Marcellus Empiricus

Marcellus Empiricus, also known as Marcellus Burdigalensis (“Marcellus of Bordeaux”), was a Latin medical writer from Gaul at the turn of the 4th and 5th centuries. His only extant work is the De medicamentis, a compendium of pharmacological preparations drawing on the work of multiple medical and scientific writers as well as on folk remedies and magic.
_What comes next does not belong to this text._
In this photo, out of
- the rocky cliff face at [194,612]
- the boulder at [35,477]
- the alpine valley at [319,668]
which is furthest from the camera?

It is a significant if quirky text in the history of European medical writing, an infrequent subject of monographs, but regularly mined as a source for magic charms, Celtic herbology and lore, and the linguistic study of Gaulish and Vulgar Latin.[1] Bonus auctor est (“he’s a good authority”) was the judgment of J.J. Scaliger,[2] while the science historian George Sarton called the De medicamentis an “extraordinary mixture of traditional knowledge, popular (Celtic) medicine, and rank superstition.”[3] Marcellus is usually identified with the magister officiorum of that name who held office during the reign of Theodosius I.
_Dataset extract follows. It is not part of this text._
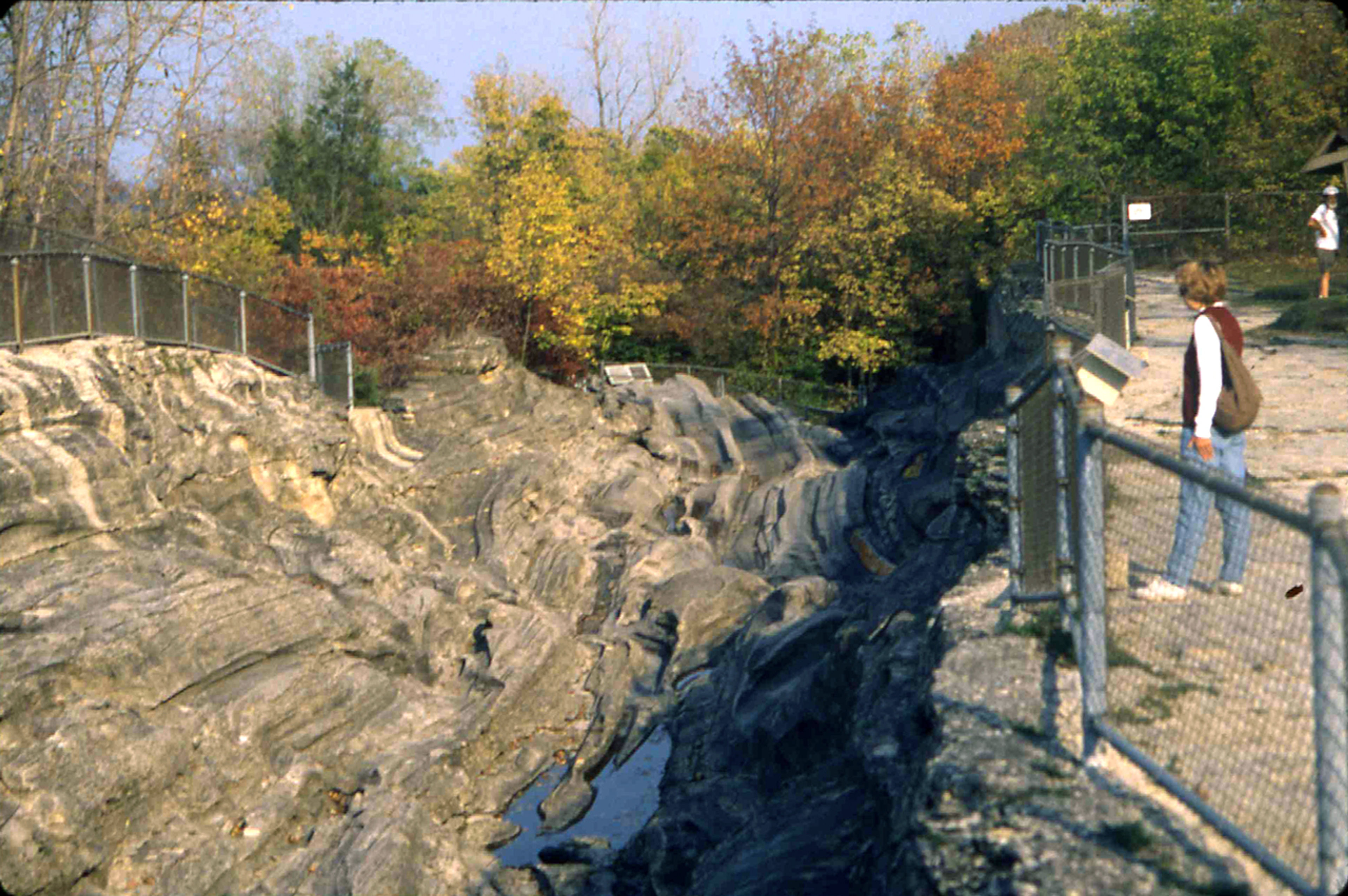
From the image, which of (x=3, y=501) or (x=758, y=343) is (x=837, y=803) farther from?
(x=758, y=343)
  1. ^ Carmélia Opsomer and Robert Halleux, “Marcellus ou le mythe empirique,” in Les écoles médicales à Rome. Actes du 2ème Colloque international sur les textes médicaux latins antiques, Lausanne, septembre 1986, edited by Philippe Mudry and Jackie Pigeaud (Geneva: Librairie Droz, 1991), p. 160.
  2. ^ In the Prima Scaligerana of 1740, cited by George W. Robinson, “Joseph Scaliger’s Estimates of Greek and Latin Authors,” Harvard Studies in Classical Philology 29 (1918) p. 160.
  3. ^ George Sarton, Introduction to the History of Science (1927), vol. 1, p. 391.